Ce faisant, il déclare : « le philosophe au XIXe Siècle s'est réduit dans la très grande majorité des cas au professeur de philosophie qui, trop souvent est un spécialiste, à quelque degré intoxiqué par sa propre spécialité, qui débite devant ses étudiants ou parfois devant un public bien plus étendu soit son système, si par hasard il en a un, soit plus fréquemment une décoction des systèmes, soit enfin une histoire des systèmes qui ont précédé le sien»81(*).  Il remarque que dans certains pays et plus particulièrement en France, les professeurs de philosophie succombent littéralement sous des taches professionnelles qui n'ont rien, dans la plupart de cas, de spécifiquement philosophique.
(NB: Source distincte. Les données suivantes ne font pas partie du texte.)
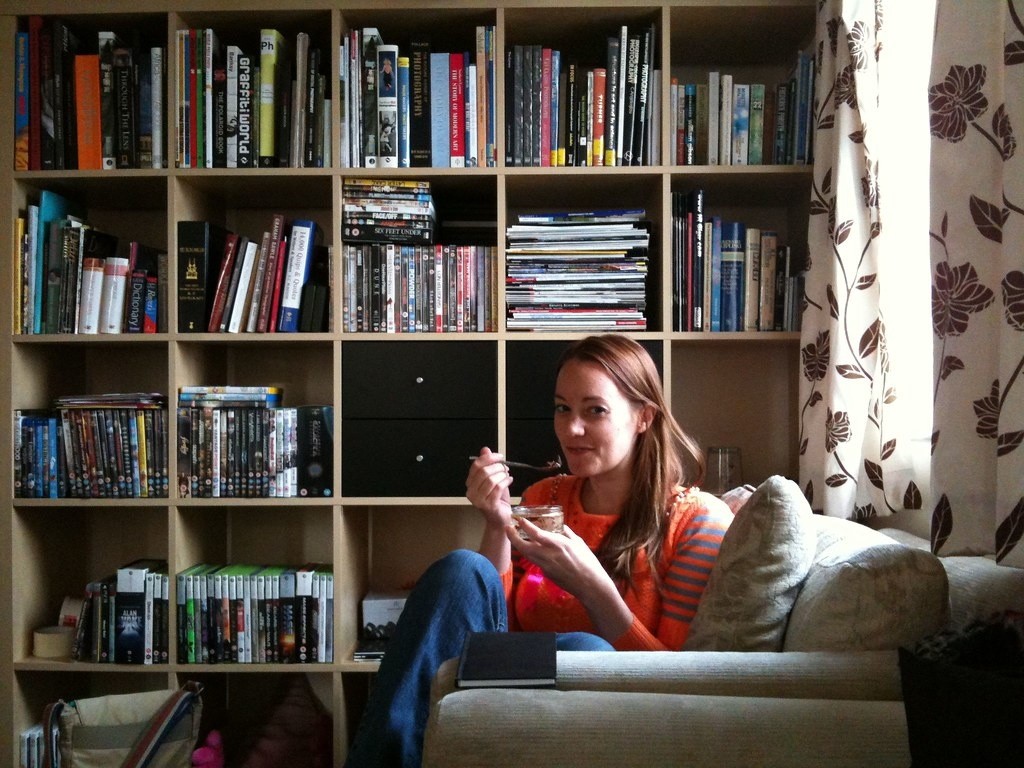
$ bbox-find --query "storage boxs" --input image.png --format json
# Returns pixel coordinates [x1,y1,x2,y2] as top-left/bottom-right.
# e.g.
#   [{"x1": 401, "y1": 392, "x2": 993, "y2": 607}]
[{"x1": 362, "y1": 589, "x2": 414, "y2": 649}]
Et c'est en raison du nombre énorme d'étudiant, qui tous préparent et passent des examens.

Il est alors difficile mais pas impossible, de nos jours, de trouver un professeur de faculté qui reste véritablement philosophe, c'est-à-dire qui garde sa puissance de méditation ou plus profondément encore qui conserve une certaine virginité de l'esprit. S'il y parvient, c'est évidement au prix d'un effort héroïque, et à condition, bien entendu, de mener une vie presque ascétique. Mais cet ascétisme, admirable en soi, comporte inévitablement une rançon. Le grand risque est de se retrancher de la vie commune des hommes et vivre à la façon du pur contemplatif perdu dans une solitude érémitique82(*). Il est clair que là où la philosophie est conçue et faite de cette façon, ses possibilités de rayonnement sont très réduites.

Eu égard à ce qui précède, nous remarquons que Marcel était habité par la nostalgie de l'antiquité philosophique grecque, et invite les philosophes contemporains à faire un recul dans le passé afin de se ressourcer pour mener à bon terme leur rôle dans la société. Un autre danger souligné par Marcel est que lorsqu'un philosophe recherche des vastes audiences à la presse ou à la radio et fait figure de touche-à-tout, risque de trahir de la façon la plus grave sa vocation fondamentale du  philosophe83(*). Il lance de ce fait une interpellation au philosophe de ne pas être sujet de ce qu'il qualifie de « flatterie-provocatrice ».

Il illustre cela par un exemple d'un philosophe bien connu et de grande renommée qui avait déclaré aux journalistes Suisses qui l'accueillaient sur le champ d'aviation où il venait d'atterrir : « Messieurs, Dieu est mort ! ». Ce qui est désolant, d'après Marcel, c'est que dès le moment où cette affirmation est claironnée devant des journalistes, où elle se propose dans certaine manière comme phrase publicitaire du journal, elle se dégrade non seulement au point de se vider de toute sa signification, mais aussi de se convertir en une risible parodie. De plus, Marcel souligne qu'il existe une différence existentielle entre le soupir nietzschéen et cette espèce de déclaration qu'on est tenté de qualifier «  publicitaire » car elle est de toute évidence destinée à faire sensation.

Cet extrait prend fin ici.